No hay dudas de que las claves presentes en el texto resultan cercanas y asequibles a Laudel de Jesús, cosa esta que demuestra con el montaje. La puesta es limpia y franca, fiel al texto que recrea con sencillez y economía de medios. El director no se lanza a jugar con la obra, a buscarle nuevos sentidos, sino que la sigue muy de cerca, la ilustra sobre las tablas. Al hacer esto desentraña los acertijos que Triángulo le plantea al espectador, pone de relieve sus esencias más hondas, la mezcla entre lo rural y lo citadino, el regodeo en zonas diversas de la cultura o los dilemas que afrontan los personajes cuyo sustrato es nuestra propia realidad. Precisamente estos, junto a la capacidad para aglutinar y conducir a una tropa joven y laboriosa, son los mayores méritos del director y el espectáculo.

La puesta renuncia a la escenografía, lo cual viene siendo casi una costumbre —lamentable por cierto—, provocada en ocasiones por las carencias, pero en otras por la falta de preocupación de los directores por nuclear a su alrededor a un equipo de profesionales en las diferentes artes que confluyen en el teatro. La iluminación, el vestuario y la banda sonora van a constituirse en el principal punto de apoyo de los actores y de la propuesta escénica en su integralidad.

Las sobrias, y por momentos incluso severas, luces de Bernardo Rodríguez, destacan las diferentes zonas en que transcurre la acción al tiempo que significan la nocturnidad del acontecer dramático. La banda sonora, del propio director, acude a la música tradicional, se mantiene en un segundo plano reforzando por el canal auditivo tanto el mundo sensorial contenido en el texto como varias de las ideas defendidas en él. El vestuario, diseñado por los miembros de Cabotín, es sencillo y consigue su intención de mostrarnos al menos el costado más persistente y hasta polémico de los personajes.

Lo más interesante de esta propuesta estriba justamente en el trabajo de sus tres jóvenes actores.
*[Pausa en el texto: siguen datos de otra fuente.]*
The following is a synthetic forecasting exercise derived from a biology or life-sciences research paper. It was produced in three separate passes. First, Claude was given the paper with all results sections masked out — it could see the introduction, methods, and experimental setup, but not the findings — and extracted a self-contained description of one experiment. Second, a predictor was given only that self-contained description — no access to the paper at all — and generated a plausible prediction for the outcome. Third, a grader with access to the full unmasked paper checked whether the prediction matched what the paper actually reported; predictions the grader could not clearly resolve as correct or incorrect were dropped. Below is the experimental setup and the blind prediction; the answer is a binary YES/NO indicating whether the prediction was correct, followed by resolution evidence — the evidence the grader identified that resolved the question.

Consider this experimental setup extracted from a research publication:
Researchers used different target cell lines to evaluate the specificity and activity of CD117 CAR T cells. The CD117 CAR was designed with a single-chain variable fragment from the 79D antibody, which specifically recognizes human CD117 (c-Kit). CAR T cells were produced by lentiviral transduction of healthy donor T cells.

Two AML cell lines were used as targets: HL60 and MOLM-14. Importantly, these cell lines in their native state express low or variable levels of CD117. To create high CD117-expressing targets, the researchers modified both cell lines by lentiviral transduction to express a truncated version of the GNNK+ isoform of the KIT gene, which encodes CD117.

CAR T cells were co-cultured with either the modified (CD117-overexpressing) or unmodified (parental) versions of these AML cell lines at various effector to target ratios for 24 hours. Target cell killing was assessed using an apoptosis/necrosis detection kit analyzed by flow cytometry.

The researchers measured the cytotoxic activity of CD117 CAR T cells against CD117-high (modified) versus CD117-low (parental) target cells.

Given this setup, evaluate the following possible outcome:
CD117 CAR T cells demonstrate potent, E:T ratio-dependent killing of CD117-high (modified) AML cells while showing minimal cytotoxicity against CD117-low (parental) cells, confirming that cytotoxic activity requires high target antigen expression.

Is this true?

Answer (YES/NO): YES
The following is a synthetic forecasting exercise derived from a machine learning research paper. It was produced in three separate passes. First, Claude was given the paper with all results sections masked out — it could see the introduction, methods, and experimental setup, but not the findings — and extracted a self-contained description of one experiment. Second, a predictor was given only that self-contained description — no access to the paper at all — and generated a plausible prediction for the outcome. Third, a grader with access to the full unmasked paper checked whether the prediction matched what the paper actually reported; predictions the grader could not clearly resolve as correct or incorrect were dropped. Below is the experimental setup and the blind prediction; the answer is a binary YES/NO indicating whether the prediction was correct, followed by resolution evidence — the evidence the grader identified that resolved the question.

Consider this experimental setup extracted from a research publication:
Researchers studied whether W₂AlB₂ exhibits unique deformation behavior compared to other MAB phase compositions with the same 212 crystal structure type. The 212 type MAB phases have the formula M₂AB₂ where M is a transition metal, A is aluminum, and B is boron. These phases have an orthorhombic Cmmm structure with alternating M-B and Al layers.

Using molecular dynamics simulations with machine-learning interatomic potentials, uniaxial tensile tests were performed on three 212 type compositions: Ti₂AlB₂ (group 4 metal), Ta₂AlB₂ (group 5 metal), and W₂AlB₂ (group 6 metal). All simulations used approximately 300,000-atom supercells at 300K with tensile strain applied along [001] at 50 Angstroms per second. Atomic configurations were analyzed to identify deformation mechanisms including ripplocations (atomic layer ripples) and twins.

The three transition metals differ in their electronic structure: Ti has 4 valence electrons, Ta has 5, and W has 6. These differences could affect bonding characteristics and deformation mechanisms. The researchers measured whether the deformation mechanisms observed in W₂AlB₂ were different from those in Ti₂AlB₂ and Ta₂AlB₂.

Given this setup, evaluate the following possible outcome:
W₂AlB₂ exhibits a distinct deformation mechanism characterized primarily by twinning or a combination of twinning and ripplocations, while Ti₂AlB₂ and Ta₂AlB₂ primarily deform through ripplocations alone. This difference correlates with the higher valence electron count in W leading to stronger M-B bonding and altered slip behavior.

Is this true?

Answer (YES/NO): NO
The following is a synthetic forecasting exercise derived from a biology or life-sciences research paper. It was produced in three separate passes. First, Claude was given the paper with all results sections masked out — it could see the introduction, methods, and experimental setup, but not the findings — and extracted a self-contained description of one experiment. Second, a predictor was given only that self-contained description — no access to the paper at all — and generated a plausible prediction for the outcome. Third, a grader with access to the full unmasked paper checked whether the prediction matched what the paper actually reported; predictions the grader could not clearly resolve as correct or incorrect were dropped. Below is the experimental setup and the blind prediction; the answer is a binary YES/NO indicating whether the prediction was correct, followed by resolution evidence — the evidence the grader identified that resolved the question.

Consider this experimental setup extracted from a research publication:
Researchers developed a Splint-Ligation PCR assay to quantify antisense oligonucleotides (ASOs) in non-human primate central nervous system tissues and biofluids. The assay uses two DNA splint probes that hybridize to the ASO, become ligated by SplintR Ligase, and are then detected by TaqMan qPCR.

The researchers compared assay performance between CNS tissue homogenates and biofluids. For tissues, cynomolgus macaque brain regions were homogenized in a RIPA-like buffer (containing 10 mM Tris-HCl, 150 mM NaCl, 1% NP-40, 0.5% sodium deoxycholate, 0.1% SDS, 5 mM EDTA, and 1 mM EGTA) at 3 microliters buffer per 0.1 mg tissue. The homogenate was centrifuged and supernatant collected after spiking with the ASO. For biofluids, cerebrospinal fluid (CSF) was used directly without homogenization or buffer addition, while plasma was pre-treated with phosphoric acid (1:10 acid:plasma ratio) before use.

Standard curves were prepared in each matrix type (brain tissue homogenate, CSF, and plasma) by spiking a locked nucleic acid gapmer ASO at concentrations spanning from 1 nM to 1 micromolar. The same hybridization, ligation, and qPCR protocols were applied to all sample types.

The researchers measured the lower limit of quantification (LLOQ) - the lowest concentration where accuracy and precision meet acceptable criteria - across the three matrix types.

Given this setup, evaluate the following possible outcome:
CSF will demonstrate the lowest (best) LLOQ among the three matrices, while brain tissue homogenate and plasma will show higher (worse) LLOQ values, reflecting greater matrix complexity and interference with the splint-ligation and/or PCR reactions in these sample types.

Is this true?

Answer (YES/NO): NO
Provenientes de una plaza casi anónima, teatralmente hablando, los intérpretes de Triángulo tienen el mérito de la naturalidad a la hora de incorporar sus respectivos roles: Anna García, Andy Álvarez y Piky Quintana se apropian de las penas e incertidumbres de tres criaturas bien distantes respecto a sus edades y experiencias. No obstante, defienden a sus personajes con vehemencia, poniendo de relieve sus rasgos particulares.

Álvarez asume al guajiro perspicaz, para lo cual encuentra un tono de voz, un conjunto de posturas y una gestualidad caracterizadoras. García labora con una mezcla de coquetería e incertidumbre, de rudeza y desamparo muy a tono con las emociones que vapulean a Miriam. Y Quintana apuesta por la interioridad a la hora de concebir al desgarrado alcohólico que lucha a brazo partido contra su enfermedad.

El arribo de Cabotín a La Habana permitió al público capitalino confrontar con un novel colectivo empeñado en abrirse paso en los escenarios de la Isla. Su interés por la dramaturgia cubana, su laboriosidad y la seriedad con que asumen su profesión, constituyen aspectos que no solo los definen sino que los convertirán en noticia con regularidad.